More is likely to be heard on this subject when the Board issues its final report. Work on this is still going on, though it has been pushed back a little by a number of rush jobs which have to be concluded before the end of the year. But the report is now expected to be ready some time next month. It could well be out before the Negotiating Committee next meets and any observations on pay and productivity which it may contain obviously will have to be closely studied by both sides and could have a bearing on the course of negotiations.
There should be little opposition to a productivity bargain on the part of the unions.

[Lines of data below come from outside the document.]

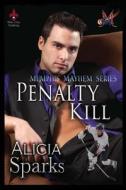 Penalty Kill di Alicia Sparks edito da Createspace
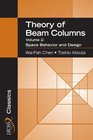 Theory of BeamColumns Volume 2 Space Behavior and Design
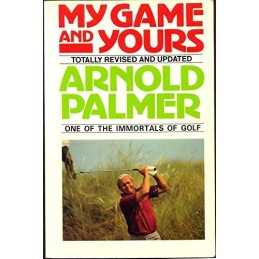 My Game and Yours: Arnold Palmer by Palmer, Arnold Paperback Book  Fast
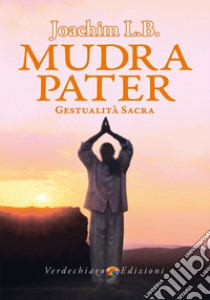 Mudra pater. Gestualità sacra. Ediz. illustrata libro di Joachim L. B.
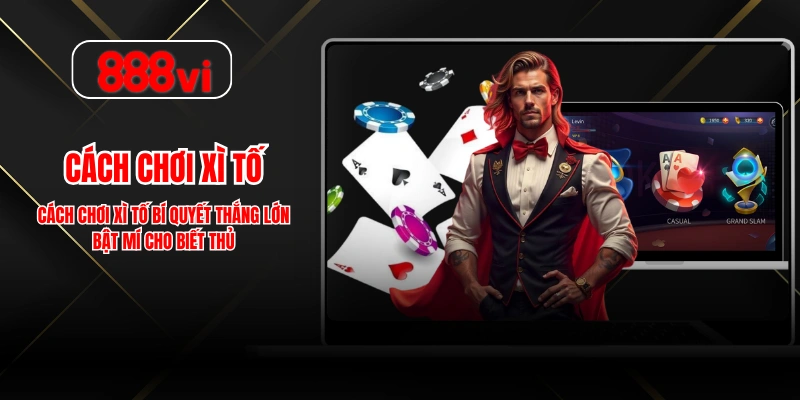 Cách Chơi Xì Tố
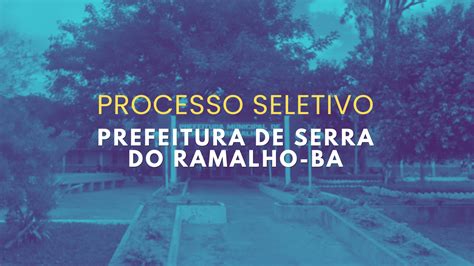 Prefeitura De Serra Do Ramalho Ba Abre Concurso P Blico Para Guarda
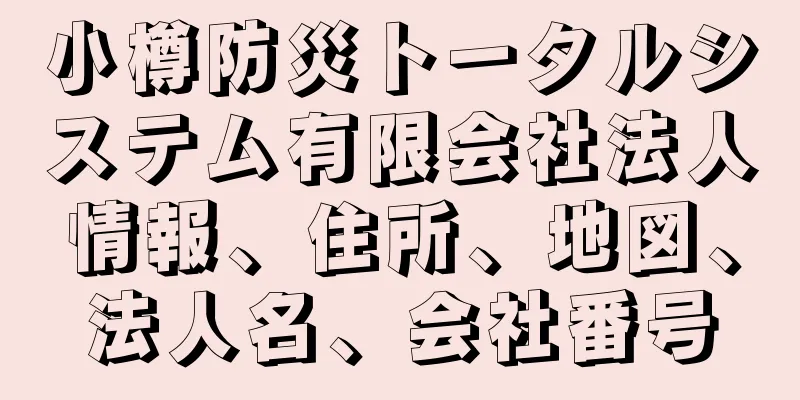 小樽防災トータルシステム有限会社法人情報、住所、地図、法人名、会社番号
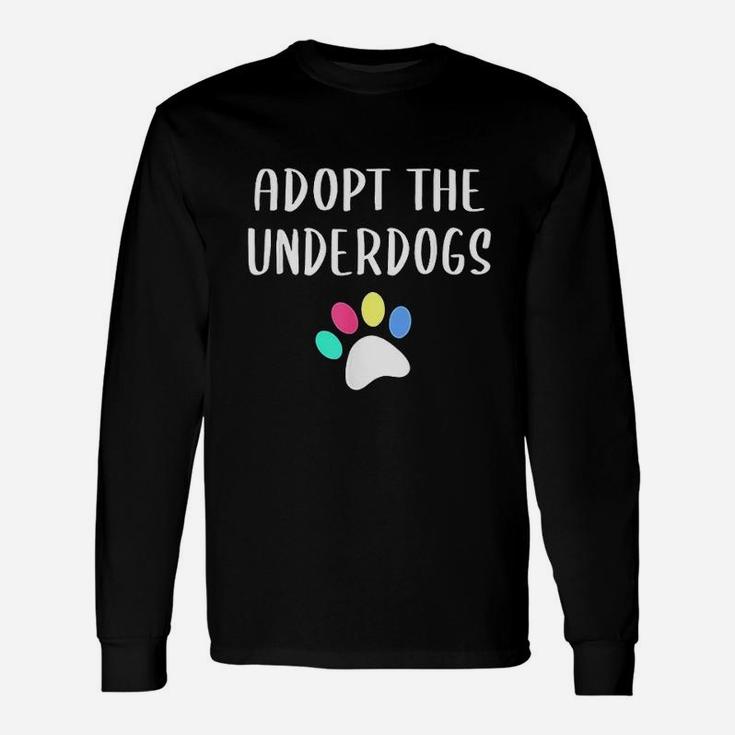 Blind Dog Rescue Alliance Adopt The Underdogs Long Sleeve T-Shirt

The chief union in the industry, the TGWU, although a fierce opponent of the Government's incomes policy, has made it clear that in its view the way to solve the problem of wages and prices is by means of productivity pacts.
The union favours rates of pay high enough to force employers to spend money on more modern equipment and to get rid of labour-wasting machines and practices.
This theory, while sounding fine enough in factories, is more difficult to apply in road haulage where labour costs inevitably must form a high proportion of total costs.
With opposition continuing to the speeding up of running times based on the 40 m.p.h. speed limit, incentives will most likely have to centre on mileage payments and turn-round times, though it is recognized that much of the delay experienced by lorries is beyond the control of both the haulier and the driver.
One advantage of the Negotiating Committee is that it will be able to thrash out the whole problem. The trouble with the Road Haulage Wages Council—which hitherto has dealt with union claims and is still the statutory authority for fixing basic rates of pay and hours of work—is that it has had to confine itself to just these two questions.